Poco dopo un 18enne palestinese ha accoltellato un soldato su un autobus nella città meridionale israeliana di Kiryat Gat ed è poi stato ucciso dalla polizia. Il militare, a cui è stato sottratto anche il fucile, è stato leggermente ferito, così come un'altra persona. L'aggressore è sceso dall'autobus ed è fuggito in un vicino appartamento, dove è stato inseguito dalla polizia che lo ha poi ucciso.

Intanto coloni israeliani hanno ferito gravemente un giovane palestinese dopo aver aperto il fuoco contro un gruppo di ragazzi che aveva aggredito una donna in auto a colpi di pietra. I fatti sono avvenuti vicino Beit Sahour, sulla strada fra Gerusalemme e l'insediamento di Tekoa. Secondo una prima ricostruzione, i palestinesi hanno lanciato sassi contro l'auto di una donna israeliana e hanno poi tentato di trascinarla fuori dal veicolo. Altri israeliani presenti avrebbero aperto il fuoco per difendere la donna. Il palestinese ferito è stato trasportato in un ospedale di Betlemme.

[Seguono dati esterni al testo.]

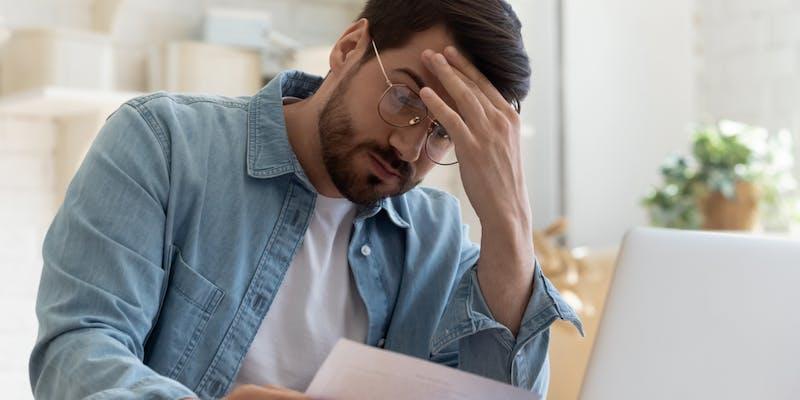 3 fautes d'orthographe à obligatoirement bannir de votre CV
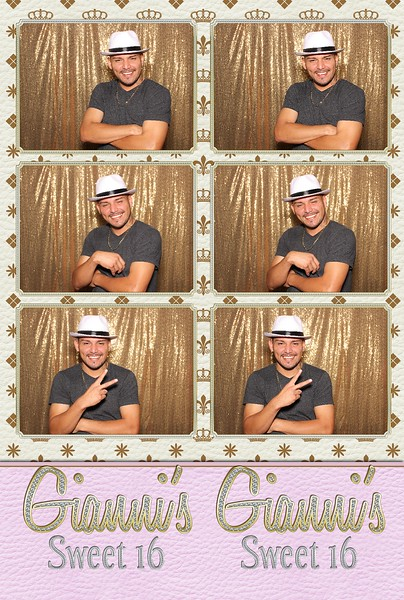 Gianni Mercado's Sweet 16 (09/28/19)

In serata un israeliano di 25 anni è stato accoltellato davanti ad un centro commerciale a Petah Tikva, vicino Tel Aviv. L'aggressore, un palestinese di 30 anni proveniente da Hebron, è stato ferito da colpi d'arma da fuoco delle forze di sicurezza e arrestato. Infine un quindicenne palestinese è stato arrestato a Gerusalemme est dopo aver tentato di accoltellare agenti della polizia di confine e uomini della forze speciali. I fatti sono avvenuti nel sobborgo di Abu Tor.

Sabato scorso, due israeliani erano stati uccisi e altri tre feriti, tra cui un bambino di due anni, durante un'aggressione ad opera di un 19enne palestinese avvenuta sempre nei pressi della Porta dei Leoni. Mentre pochi giorni prima una coppia di israeliani era stata uccisa davanti ai loro quattro figli in un attentato in Cisgiordania. Fra domenica e lunedì, due giovani palestinesi - un 18enne e un 13enne - sono rimasti uccisi in scontri con soldati israeliani in Cisgiordania.